SHORT PROBLEM 1:
Answer these about the passage on seeds:
(a) What Greek word does it give for the "right time"?
(b) What does the unsprouted seed become part of?
(c) What does the writer refill before latching the door?
SHORT PROBLEM 2: Return the stretch of the passage on seeds from "I can’t get" through "realizes its potential.".

Just beneath the surface.


I can’t get too carried away.  I know from sobering experience that not every seed grows; not every promise is kept; not every potential grows to fruition.  Some simply smolder in their dormancy, and remain there beneath the soil -


-like words unspoken;

-notes unplayed;

-letters not mailed.


Perversely, it’s tempting to focus on them - the blank blocks in the tray - rather than those out of which a stem, tiny and fragile, is already protruding.   There is yet time.  It's still early.  Seeds, after all, exist in a time beyond my own - “kairos”, the Greek word for that intangible and inscrutable “right time”, rather than “chronos”, that metronomic click of “clock time.”  I can manage the externals - the water and warmth and light - but the internals are beyond my reach.  We might wince at the comparison, but like the gardeners who sow them, not every seed realizes its potential.  


Even then not all is lost.  The unsprouted seed simply dissolves into the soil where it becomes part of the nourishment for other seeds.  


Having tended, then, indiscriminately to both the stretching and the silent - unable at this stage to assess what is won and what is lost - I refill the water jugs for next time and latch the door behind me, stepping back into the sunny crispness of the morning.  Midway back toward the house I pause with a nagging provocation, and take another lingering look behind me and consider again the wonder of what is happening inside that nurturing space.  


Coaxing.

Nurturing.

Protecting.

Germinating.


And I ponder what all might be stirring in those other fertile spaces of these days...


...in the opportune conversations;

...on the blank pages;

...in the quiet moments;

...in the prayers of the day;


...in the seeds, just beneath the surface;


...in these moist and fecund days while anything is yet possible.

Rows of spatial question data
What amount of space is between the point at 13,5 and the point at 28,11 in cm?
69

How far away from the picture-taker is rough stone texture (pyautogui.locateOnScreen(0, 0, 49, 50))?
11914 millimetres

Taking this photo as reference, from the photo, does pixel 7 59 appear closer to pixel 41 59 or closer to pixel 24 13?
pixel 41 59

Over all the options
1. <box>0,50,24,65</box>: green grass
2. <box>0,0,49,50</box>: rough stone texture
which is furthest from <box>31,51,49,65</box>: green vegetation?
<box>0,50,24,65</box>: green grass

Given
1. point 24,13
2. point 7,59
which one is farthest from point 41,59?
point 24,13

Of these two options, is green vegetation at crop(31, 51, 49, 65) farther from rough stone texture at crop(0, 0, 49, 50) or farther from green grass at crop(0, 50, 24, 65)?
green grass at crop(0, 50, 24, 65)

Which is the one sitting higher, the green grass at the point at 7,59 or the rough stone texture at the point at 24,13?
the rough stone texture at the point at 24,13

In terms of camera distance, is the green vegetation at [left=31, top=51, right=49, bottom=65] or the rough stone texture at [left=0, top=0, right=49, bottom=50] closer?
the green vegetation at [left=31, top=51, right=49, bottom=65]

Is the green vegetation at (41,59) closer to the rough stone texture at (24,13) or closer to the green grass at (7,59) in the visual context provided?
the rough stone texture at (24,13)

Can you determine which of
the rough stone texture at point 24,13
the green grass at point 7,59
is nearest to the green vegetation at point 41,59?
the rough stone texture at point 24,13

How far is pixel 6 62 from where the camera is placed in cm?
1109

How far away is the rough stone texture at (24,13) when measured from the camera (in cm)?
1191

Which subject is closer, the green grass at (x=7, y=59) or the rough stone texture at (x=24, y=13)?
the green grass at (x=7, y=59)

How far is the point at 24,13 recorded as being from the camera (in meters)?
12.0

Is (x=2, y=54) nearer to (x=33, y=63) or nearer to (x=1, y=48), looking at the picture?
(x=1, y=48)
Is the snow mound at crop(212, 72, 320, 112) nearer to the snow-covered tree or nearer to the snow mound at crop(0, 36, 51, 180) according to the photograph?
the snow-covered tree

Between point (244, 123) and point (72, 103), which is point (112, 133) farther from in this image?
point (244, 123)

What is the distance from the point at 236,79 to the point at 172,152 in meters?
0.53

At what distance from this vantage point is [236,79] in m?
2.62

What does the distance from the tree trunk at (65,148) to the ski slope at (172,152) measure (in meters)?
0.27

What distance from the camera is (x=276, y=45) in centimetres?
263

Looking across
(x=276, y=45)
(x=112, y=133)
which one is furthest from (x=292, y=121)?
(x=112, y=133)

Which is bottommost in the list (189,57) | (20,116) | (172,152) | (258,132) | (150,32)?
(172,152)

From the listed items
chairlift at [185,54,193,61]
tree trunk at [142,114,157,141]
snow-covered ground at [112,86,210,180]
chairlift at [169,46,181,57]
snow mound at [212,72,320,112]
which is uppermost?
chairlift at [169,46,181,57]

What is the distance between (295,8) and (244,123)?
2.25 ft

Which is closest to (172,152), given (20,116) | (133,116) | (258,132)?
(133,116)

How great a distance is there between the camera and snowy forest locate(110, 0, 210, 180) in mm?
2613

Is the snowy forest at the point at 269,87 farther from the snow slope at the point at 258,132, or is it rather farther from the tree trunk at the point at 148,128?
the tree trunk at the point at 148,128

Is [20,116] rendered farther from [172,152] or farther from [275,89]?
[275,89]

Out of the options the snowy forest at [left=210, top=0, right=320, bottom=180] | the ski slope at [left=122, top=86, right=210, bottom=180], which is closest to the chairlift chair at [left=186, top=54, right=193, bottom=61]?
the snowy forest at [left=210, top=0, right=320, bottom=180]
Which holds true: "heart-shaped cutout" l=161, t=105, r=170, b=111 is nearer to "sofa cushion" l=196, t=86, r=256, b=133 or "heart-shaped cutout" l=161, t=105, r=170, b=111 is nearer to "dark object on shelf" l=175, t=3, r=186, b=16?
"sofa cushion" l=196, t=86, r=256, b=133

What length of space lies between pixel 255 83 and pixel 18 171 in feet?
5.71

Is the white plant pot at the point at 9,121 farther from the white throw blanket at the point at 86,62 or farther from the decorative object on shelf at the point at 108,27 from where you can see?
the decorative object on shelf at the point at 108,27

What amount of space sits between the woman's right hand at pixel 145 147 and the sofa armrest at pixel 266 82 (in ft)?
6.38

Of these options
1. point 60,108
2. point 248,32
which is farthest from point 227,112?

WRITTEN SOLUTION 1:
(a) "Kairos."
(b) The nourishment for other seeds, once it dissolves into the soil.
(c) The water jugs.

WRITTEN SOLUTION 2:
I can’t get too carried away.  I know from sobering experience that not every seed grows; not every promise is kept; not every potential grows to fruition.  Some simply smolder in their dormancy, and remain there beneath the soil -


-like words unspoken;

-notes unplayed;

-letters not mailed.


Perversely, it’s tempting to focus on them - the blank blocks in the tray - rather than those out of which a stem, tiny and fragile, is already protruding.   There is yet time.  It's still early.  Seeds, after all, exist in a time beyond my own - “kairos”, the Greek word for that intangible and inscrutable “right time”, rather than “chronos”, that metronomic click of “clock time.”  I can manage the externals - the water and warmth and light - but the internals are beyond my reach.  We might wince at the comparison, but like the gardeners who sow them, not every seed realizes its potential.